Work to complete =>
From the data that follows, print exactly the lines starting at the one containing "Stock Photo: 862-1572" and ending at the one containing "my life atm"; include both of them and nothing more.

Provided information =>

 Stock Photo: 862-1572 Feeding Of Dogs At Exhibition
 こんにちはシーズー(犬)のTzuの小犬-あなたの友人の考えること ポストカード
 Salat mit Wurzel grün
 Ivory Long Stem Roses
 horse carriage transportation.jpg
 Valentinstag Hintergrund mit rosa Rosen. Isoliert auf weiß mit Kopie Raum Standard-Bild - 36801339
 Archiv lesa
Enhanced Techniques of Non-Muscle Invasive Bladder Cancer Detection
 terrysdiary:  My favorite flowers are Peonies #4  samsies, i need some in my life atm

...

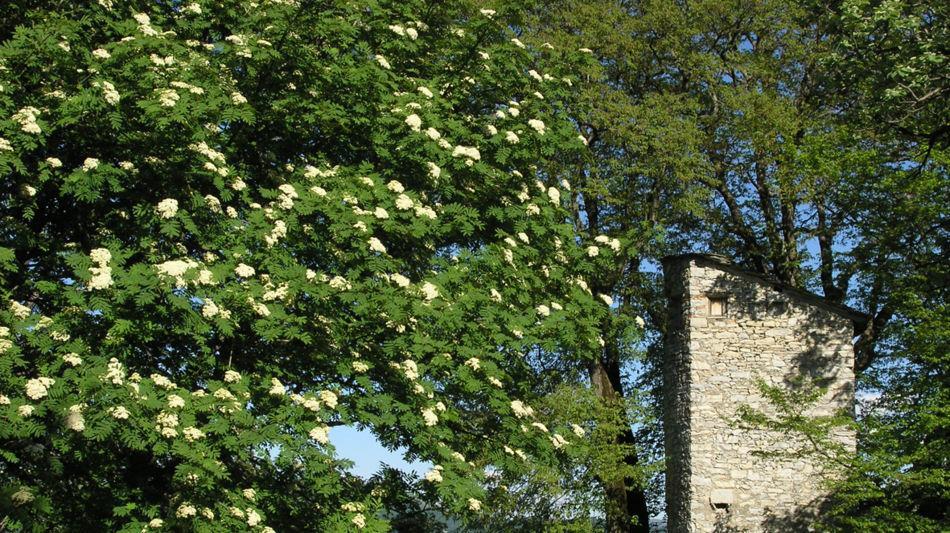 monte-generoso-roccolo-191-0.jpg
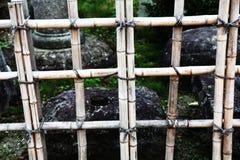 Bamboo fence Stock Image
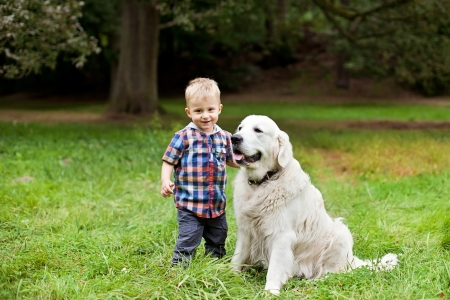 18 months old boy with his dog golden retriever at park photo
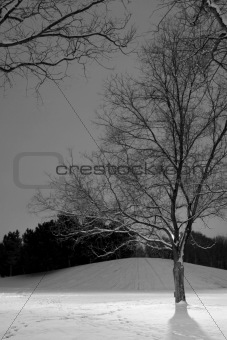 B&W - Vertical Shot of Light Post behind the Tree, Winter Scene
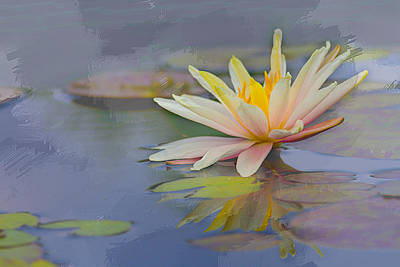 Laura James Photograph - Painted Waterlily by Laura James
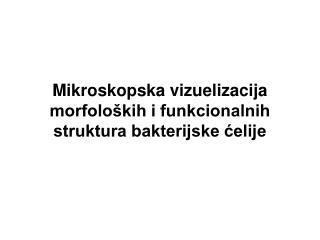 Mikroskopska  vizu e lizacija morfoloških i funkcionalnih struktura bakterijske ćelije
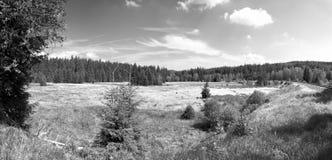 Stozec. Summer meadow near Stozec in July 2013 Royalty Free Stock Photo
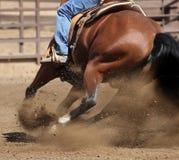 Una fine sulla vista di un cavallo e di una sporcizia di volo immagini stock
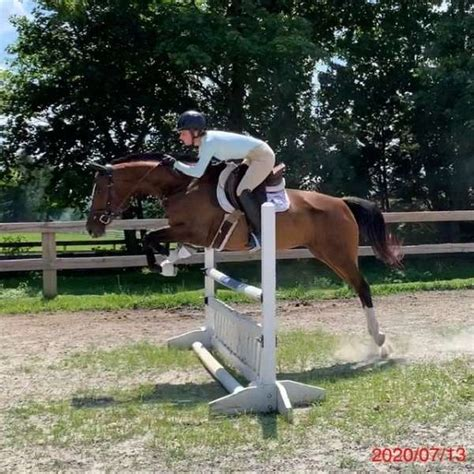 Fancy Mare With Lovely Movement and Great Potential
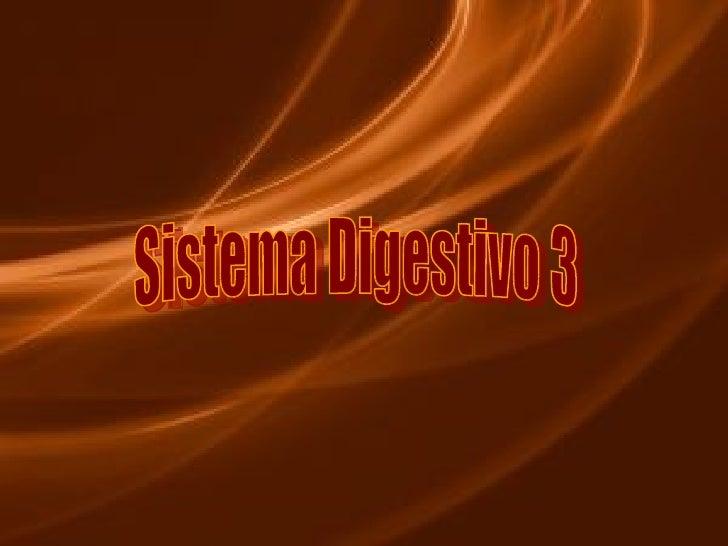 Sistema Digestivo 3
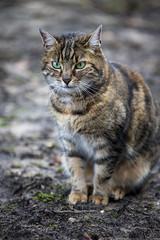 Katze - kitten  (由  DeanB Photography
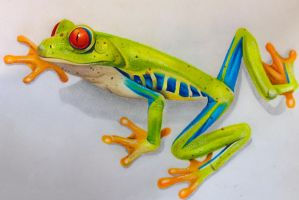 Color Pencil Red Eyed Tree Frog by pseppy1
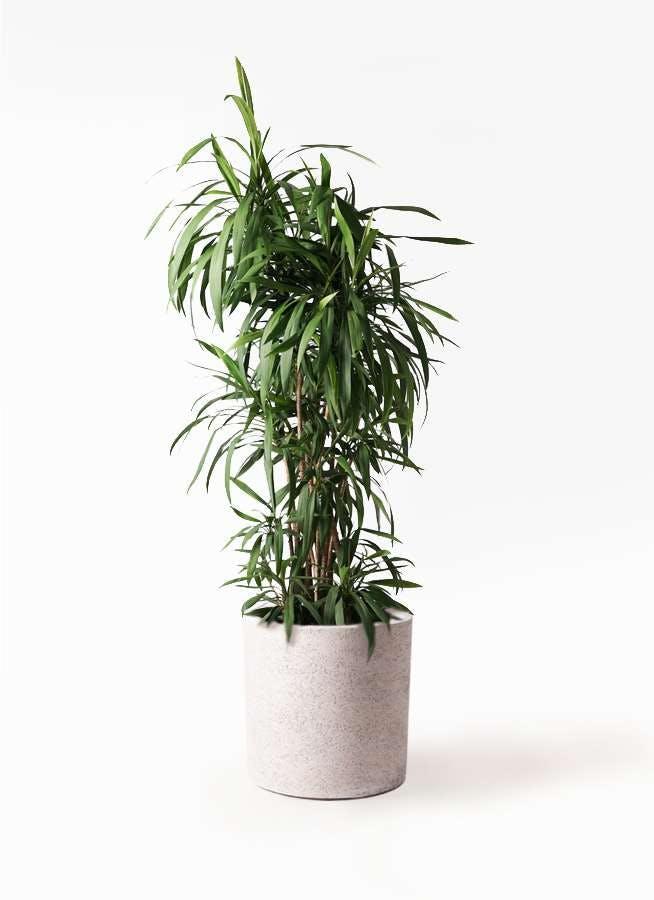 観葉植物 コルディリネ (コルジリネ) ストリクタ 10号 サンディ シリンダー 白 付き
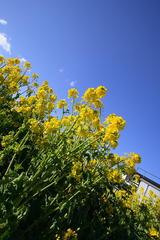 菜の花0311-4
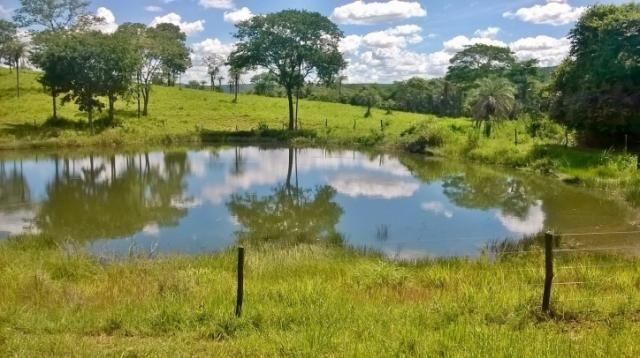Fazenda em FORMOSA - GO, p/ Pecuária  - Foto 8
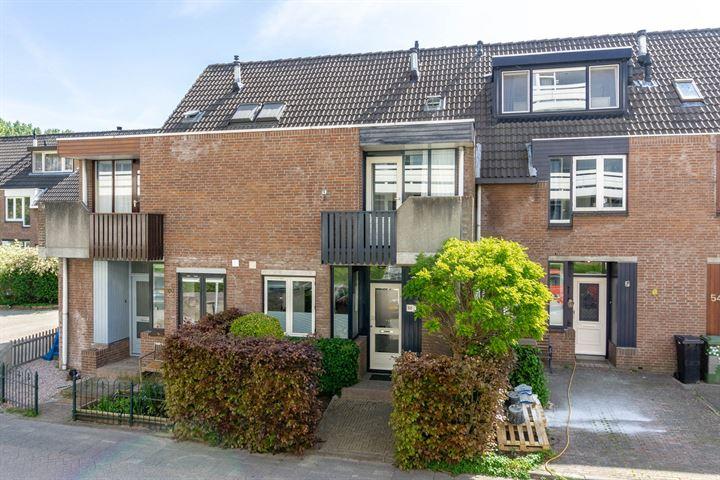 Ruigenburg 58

Solution to the problem =>
 Stock Photo: 862-1572 Feeding Of Dogs At Exhibition
 こんにちはシーズー(犬)のTzuの小犬-あなたの友人の考えること ポストカード
 Salat mit Wurzel grün
 Ivory Long Stem Roses
 horse carriage transportation.jpg
 Valentinstag Hintergrund mit rosa Rosen. Isoliert auf weiß mit Kopie Raum Standard-Bild - 36801339
 Archiv lesa
Enhanced Techniques of Non-Muscle Invasive Bladder Cancer Detection
 terrysdiary:  My favorite flowers are Peonies #4  samsies, i need some in my life atm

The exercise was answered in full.